E o tão aguardado dia chegou. Eu disse a ele que tinha uma surpresa na cama e ele veio com muita vontade. Chegou com um buquê de flores que já foi jogado rapidamente em cima da mesa.

Eu estava vestida com um decote impressionante. De todo modo o meu colo estava toda a vista e ele pirava quando via o meu pescoço e os meus ombros destacados.

Ele me puxou e pegou forte no meu bumbum e, eu o perdoo por isso, rasgou um pouco do meu vestido ao arrancá-lo para fora do meu corpo.

Finalmente eu tinha arranjado um namorado que fosse tão sedento por sexo quanto eu. Nós dois nos desejávamos ardentemente e aquela noite prometia ser uma das mais marcantes da nossa história.

Ele foi me beijando, puxando meu cabelo e me jogando contra a parede. Eu não ficava atrás e também puxei o seu curto cabelo enquanto mordia o seu queixo e enfiava a mão dentro de sua calça, pegando com firmeza e sentindo o quanto ele estava duro.

Como eu queria dar um show naquela noite, me abaixei e comecei a chupá-lo ali mesmo na sala.
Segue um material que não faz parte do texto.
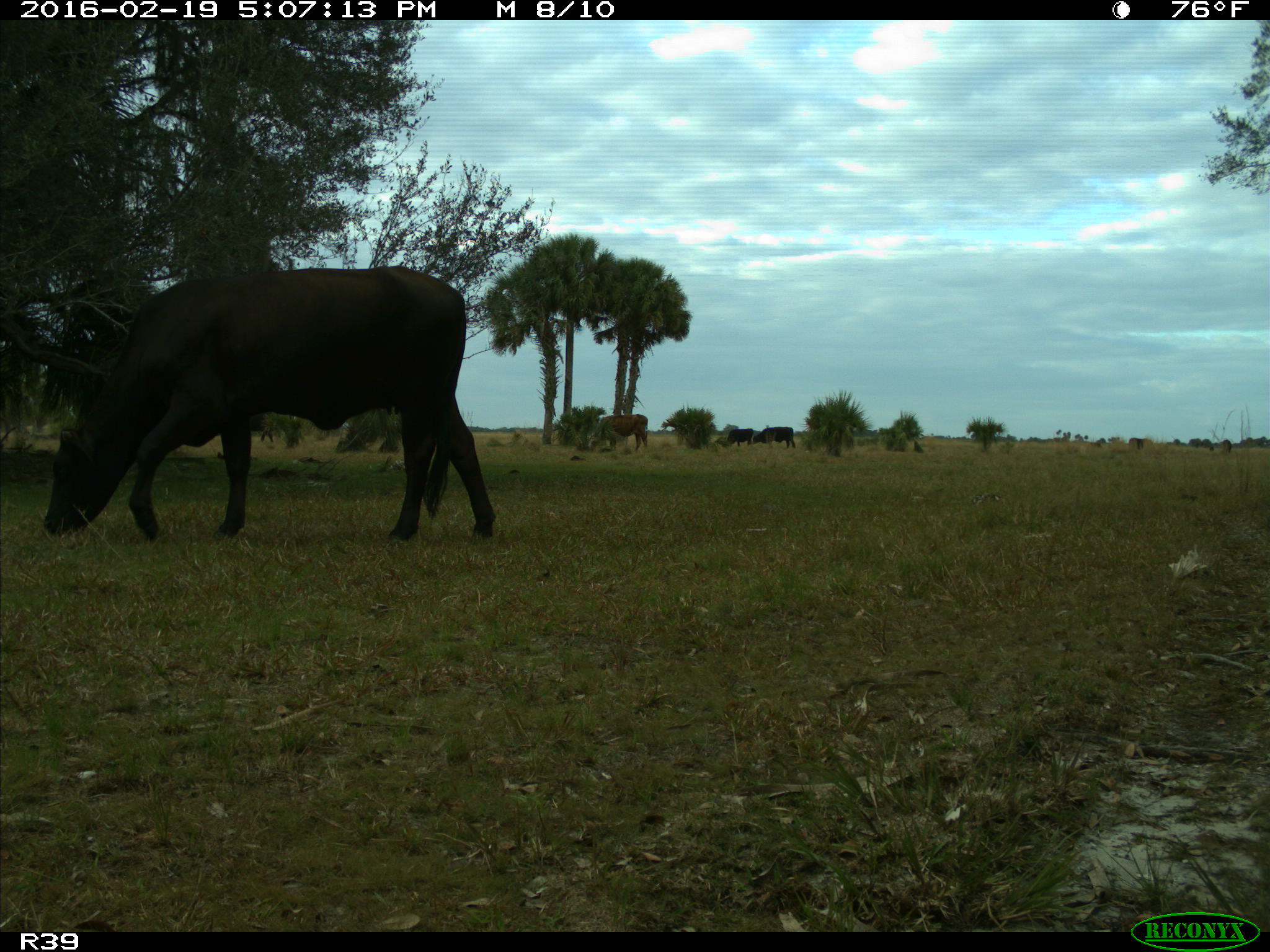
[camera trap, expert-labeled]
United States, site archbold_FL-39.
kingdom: Animalia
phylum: Chordata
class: Mammalia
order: Artiodactyla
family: Bovidae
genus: Bos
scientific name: Bos taurus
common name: domestic cow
Ele mal tinha chegado e já estávamos nas preliminares. Sem jantar, sem nada, tudo isso poderia esperar.

Chupei com vontade e o fiz gozar na minha boca. Ele quase nunca ejaculava no sexo oral. Levei-o para o quarto e ele disse “é a minha vez”. Jogou-me na cama com firmeza, abriu as minhas pernas bruscamente e não economizou lá embaixo. O orgasmo veio devagarinho, até porque ele me lambia devagar, com isso o estouro de prazer foi lento e maravilhoso.

Ele já estava pronto para a outra e não esperou eu me recompor e já foi colocando tudo pra dentro, com força, eu gemi logo na primeira. Ele viu minha reação e continuou.

Como eu era bem menor que ele e seus braços eram largos, sem dificuldade alguma ele pegou na minha nuca e como se eu fosse uma fera domada me penetrou de um jeito que eu nunca tinha sido antes.

Estava tudo tão perfeito que eu tinha me esquecido do que eu podia fazer também. Embora ele domasse todo o meu corpo, havia algo que estava fora de seu controle.

Primeiro eu comecei a contrair meu primeiro anel vaginal, vi em seu rosto algo diferente, mas que significava prazer. Depois desci e apertei meu outro anel com mais força e fiz o mesmo com o terceiro.

Na volta para o primeiro reuni todas as minhas forças e tentei contrair bem no ponto onde a glande de seu pênis estava. Ele fechou os olhos e gemeu.

Realmente estava dando tudo certo! Continuei contraindo e relaxando os meus anéis vaginais no ritmo da transa e ao passo que eu fazia isso, além de ele sentir muito mais prazer, meu tesão crescia muito mais.

Era como se não houvesse mais mundo para mim, tudo se resumia àquele quarto e momento. Era um momento único na minha vida.

Eu não sei quantos minutos passaram, se foi rápido ou demorado, apenas sei que o que eu senti era algo desconhecido, mas que para mim agora se apresentava: o prazer sexual do pompoarismo.

Eu senti algo se aproximando ou senti como se eu me aproximasse de algo. Estávamos em transe. A cada anel contraindo eu me sentia mais perto. O tempo parou e eu tive o orgasmo mais forte que eu já senti. Foi a descoberta do prazer com o pompoarismo.

Por mim aquele momento duraria a eternidade. Eu finalmente gozei e fiquei por algum tempo, não me pergunte quanto, sem enxergar bem, para depois voltar ao normal e ver que meu namorado estava embasbacado, embora continuasse fazendo o seu serviço.

Ele me falou depois que nunca teve transa igual. Eu apenas olhei para ele com meus meigos olhos e sorri, beijando-o e dizendo que isso era apenas o começo da nossa nova vida sexual.